Today, the Chicago City Council voted 32-17 to adopt the Chicago Energy Use Benchmarking Ordinance. The ordinance requires approximately 3,500 commercial, residential, and municipal buildings over 50,000 square feet to track their energy consumption using the U.S. Environmental Protection Agency’s free Portfolio Manager web tool.
Covered buildings will report energy use data annually to the city, with the largest buildings (>250,000 square feet) being required to comply first, by June 2014, and buildings between 50,000 and 250,000 square feet reporting one year later. Residential buildings within each of those groups will have an extra year to comply.
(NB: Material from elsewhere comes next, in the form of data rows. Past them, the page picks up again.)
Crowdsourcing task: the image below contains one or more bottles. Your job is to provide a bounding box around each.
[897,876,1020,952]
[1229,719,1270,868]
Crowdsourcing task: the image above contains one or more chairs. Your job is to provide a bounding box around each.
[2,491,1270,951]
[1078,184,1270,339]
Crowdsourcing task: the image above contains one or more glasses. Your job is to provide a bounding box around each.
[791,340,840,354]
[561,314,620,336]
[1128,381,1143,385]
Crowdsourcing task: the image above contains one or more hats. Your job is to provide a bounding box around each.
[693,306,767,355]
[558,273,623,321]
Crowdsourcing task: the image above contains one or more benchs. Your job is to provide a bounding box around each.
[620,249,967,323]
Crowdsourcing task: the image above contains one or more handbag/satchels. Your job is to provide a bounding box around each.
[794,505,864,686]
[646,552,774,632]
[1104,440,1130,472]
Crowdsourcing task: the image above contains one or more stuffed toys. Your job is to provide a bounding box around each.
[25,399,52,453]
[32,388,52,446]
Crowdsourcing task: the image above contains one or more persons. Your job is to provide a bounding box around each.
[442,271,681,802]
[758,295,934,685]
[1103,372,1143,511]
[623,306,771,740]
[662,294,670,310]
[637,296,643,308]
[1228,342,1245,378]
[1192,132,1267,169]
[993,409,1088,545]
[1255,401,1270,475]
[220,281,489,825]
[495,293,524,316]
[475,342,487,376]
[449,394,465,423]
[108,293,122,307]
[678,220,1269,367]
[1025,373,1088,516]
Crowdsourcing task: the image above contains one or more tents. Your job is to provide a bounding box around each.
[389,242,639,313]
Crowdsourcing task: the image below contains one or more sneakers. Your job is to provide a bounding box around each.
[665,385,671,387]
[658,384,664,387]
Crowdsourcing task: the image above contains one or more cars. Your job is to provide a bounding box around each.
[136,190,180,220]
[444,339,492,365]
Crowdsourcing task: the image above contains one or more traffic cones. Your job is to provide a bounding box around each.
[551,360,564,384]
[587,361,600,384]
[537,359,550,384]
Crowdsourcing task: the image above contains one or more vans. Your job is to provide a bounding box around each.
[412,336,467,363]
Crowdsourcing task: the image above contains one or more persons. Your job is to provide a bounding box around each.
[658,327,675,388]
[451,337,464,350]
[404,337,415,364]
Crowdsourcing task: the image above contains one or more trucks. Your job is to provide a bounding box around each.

The ordinance allows the city to publicly disclose individual building energy performance starting in June 2015.
More than 80 energy and real estate businesses and public interest organizations supported the bill’s adoption.
IMT congratulates Mayor Emanuel and the Chicago City Council on the passage of the bill, which makes Chicago the ninth U.S. city to require energy use benchmarking for large buildings.
“This law will drive transparency and awareness of energy use in the city’s buildings and accelerate the market for energy efficiency, which will create local jobs,” said IMT’s executive director, Cliff Majersik. “Armed with information from benchmarking, Chicago’s building owners will be able to work with tenants to run their buildings more efficiently, cutting energy waste and saving money in the process.”
A recent U.S. EPA analysis cited average energy savings of 7 percent for buildings that used Portfolio Manager from 2008 to 2011. Chicago estimates that if the buildings covered by this ordinance make energy efficiency improvements that result in just 5 percent of energy savings, it will result in a $250 million investment, creating jobs and reducing carbon pollution by removing the equivalent of at least 50,000 cars from the road.